▶ [THE TASK]
Render every line of the entries below as a Markdown table with the columns "Row" and "Line", numbering the rows and skipping blank lines. Omit the pictures.
........
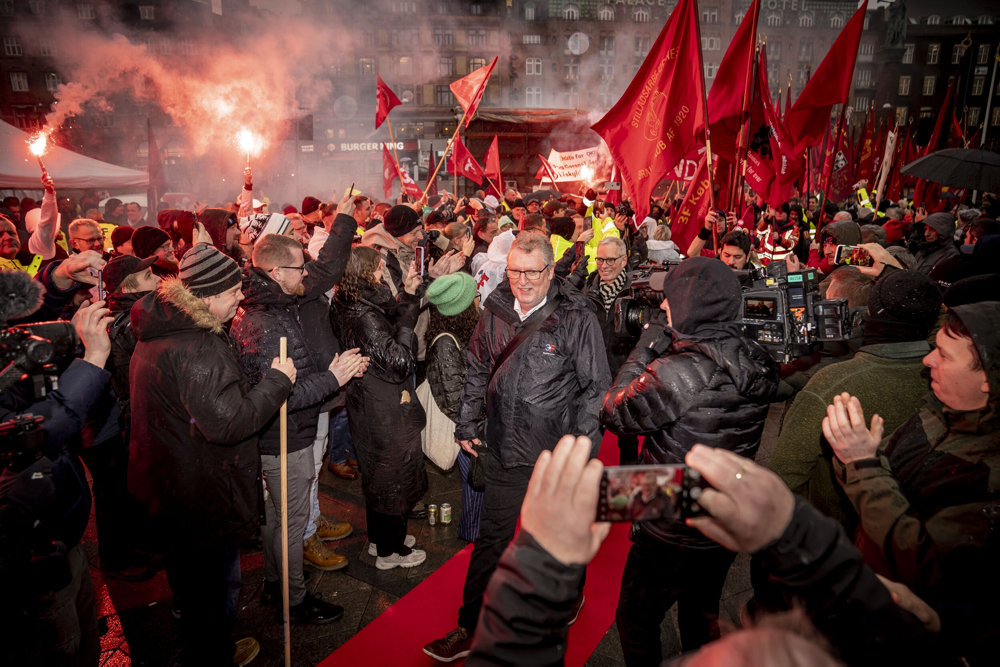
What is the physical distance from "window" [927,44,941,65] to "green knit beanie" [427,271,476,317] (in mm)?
76862

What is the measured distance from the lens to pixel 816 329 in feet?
9.46

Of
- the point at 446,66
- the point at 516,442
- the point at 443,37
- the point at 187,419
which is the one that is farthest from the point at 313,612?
the point at 443,37

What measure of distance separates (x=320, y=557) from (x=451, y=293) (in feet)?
7.16

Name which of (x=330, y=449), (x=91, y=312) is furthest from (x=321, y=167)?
(x=91, y=312)

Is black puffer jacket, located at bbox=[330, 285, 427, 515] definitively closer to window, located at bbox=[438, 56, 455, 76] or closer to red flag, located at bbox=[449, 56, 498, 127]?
red flag, located at bbox=[449, 56, 498, 127]

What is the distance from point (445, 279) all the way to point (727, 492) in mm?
3050

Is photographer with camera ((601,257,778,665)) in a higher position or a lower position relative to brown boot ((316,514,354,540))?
higher

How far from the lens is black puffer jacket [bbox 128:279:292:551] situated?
2.44m

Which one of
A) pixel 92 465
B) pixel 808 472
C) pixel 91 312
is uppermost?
pixel 91 312

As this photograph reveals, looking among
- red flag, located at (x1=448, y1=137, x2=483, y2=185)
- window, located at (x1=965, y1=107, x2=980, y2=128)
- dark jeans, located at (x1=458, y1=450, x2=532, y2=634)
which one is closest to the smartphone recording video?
dark jeans, located at (x1=458, y1=450, x2=532, y2=634)

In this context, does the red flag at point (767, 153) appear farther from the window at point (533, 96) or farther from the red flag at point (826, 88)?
the window at point (533, 96)

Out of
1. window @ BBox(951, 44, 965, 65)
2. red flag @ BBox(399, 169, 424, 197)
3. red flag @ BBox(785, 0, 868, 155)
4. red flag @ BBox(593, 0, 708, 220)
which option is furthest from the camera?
window @ BBox(951, 44, 965, 65)

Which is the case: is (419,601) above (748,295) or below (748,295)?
below

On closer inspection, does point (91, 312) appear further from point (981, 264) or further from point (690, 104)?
point (981, 264)
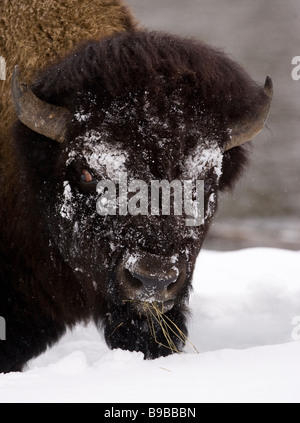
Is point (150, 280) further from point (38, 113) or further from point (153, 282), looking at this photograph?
point (38, 113)

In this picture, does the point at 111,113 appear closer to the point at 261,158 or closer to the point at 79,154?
the point at 79,154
........
▶ [ANSWER TO THIS TASK]
| Row | Line |
|---|---|
| 1 | What is the physical distance from "window" [927,44,941,65] to "green knit beanie" [427,271,476,317] (in mm)? |
| 2 | 76862 |
| 3 | What is the measured distance from the lens to pixel 816 329 in feet? |
| 4 | 9.46 |
| 5 | Of |
| 6 | - the point at 446,66 |
| 7 | - the point at 516,442 |
| 8 | - the point at 443,37 |
| 9 | - the point at 187,419 |
| 10 | which is the one that is farthest from the point at 313,612? |
| 11 | the point at 443,37 |
| 12 | What measure of distance separates (x=320, y=557) from (x=451, y=293) (in feet)? |
| 13 | 7.16 |
| 14 | Name which of (x=330, y=449), (x=91, y=312) is furthest from (x=321, y=167)? |
| 15 | (x=91, y=312) |
| 16 | Is black puffer jacket, located at bbox=[330, 285, 427, 515] definitively closer to window, located at bbox=[438, 56, 455, 76] or closer to red flag, located at bbox=[449, 56, 498, 127]? |
| 17 | red flag, located at bbox=[449, 56, 498, 127] |
| 18 | What is the distance from point (445, 279) all the way to point (727, 492) in mm? |
| 19 | 3050 |
| 20 | Is photographer with camera ((601,257,778,665)) in a higher position or a lower position relative to brown boot ((316,514,354,540))? |
| 21 | higher |
| 22 | How far from the lens is black puffer jacket [bbox 128:279:292:551] situated? |
| 23 | 2.44m |
| 24 | Which one of |
| 25 | A) pixel 92 465 |
| 26 | B) pixel 808 472 |
| 27 | C) pixel 91 312 |
| 28 | is uppermost? |
| 29 | pixel 91 312 |
| 30 | As this photograph reveals, looking among |
| 31 | - red flag, located at (x1=448, y1=137, x2=483, y2=185) |
| 32 | - window, located at (x1=965, y1=107, x2=980, y2=128) |
| 33 | - dark jeans, located at (x1=458, y1=450, x2=532, y2=634) |
| 34 | which one is closest to the smartphone recording video? |
| 35 | dark jeans, located at (x1=458, y1=450, x2=532, y2=634) |
| 36 | In this context, does the red flag at point (767, 153) appear farther from the window at point (533, 96) or farther from the red flag at point (826, 88)? |
| 37 | the window at point (533, 96) |
| 38 | Out of |
| 39 | 1. window @ BBox(951, 44, 965, 65) |
| 40 | 2. red flag @ BBox(399, 169, 424, 197) |
| 41 | 3. red flag @ BBox(785, 0, 868, 155) |
| 42 | 4. red flag @ BBox(593, 0, 708, 220) |
| 43 | which option is furthest from the camera? |
| 44 | window @ BBox(951, 44, 965, 65) |
| 45 | Which is the case: is (419,601) above (748,295) or below (748,295)? |
| 46 | below |
| 47 | On closer inspection, does point (91, 312) appear further from point (981, 264) or further from point (690, 104)? |
| 48 | point (981, 264) |
| 49 | Is point (150, 280) further from point (38, 113) or further from point (153, 282), looking at this photograph? |
| 50 | point (38, 113) |
| 51 | In this picture, does the point at 111,113 appear closer to the point at 261,158 or closer to the point at 79,154? |
| 52 | the point at 79,154 |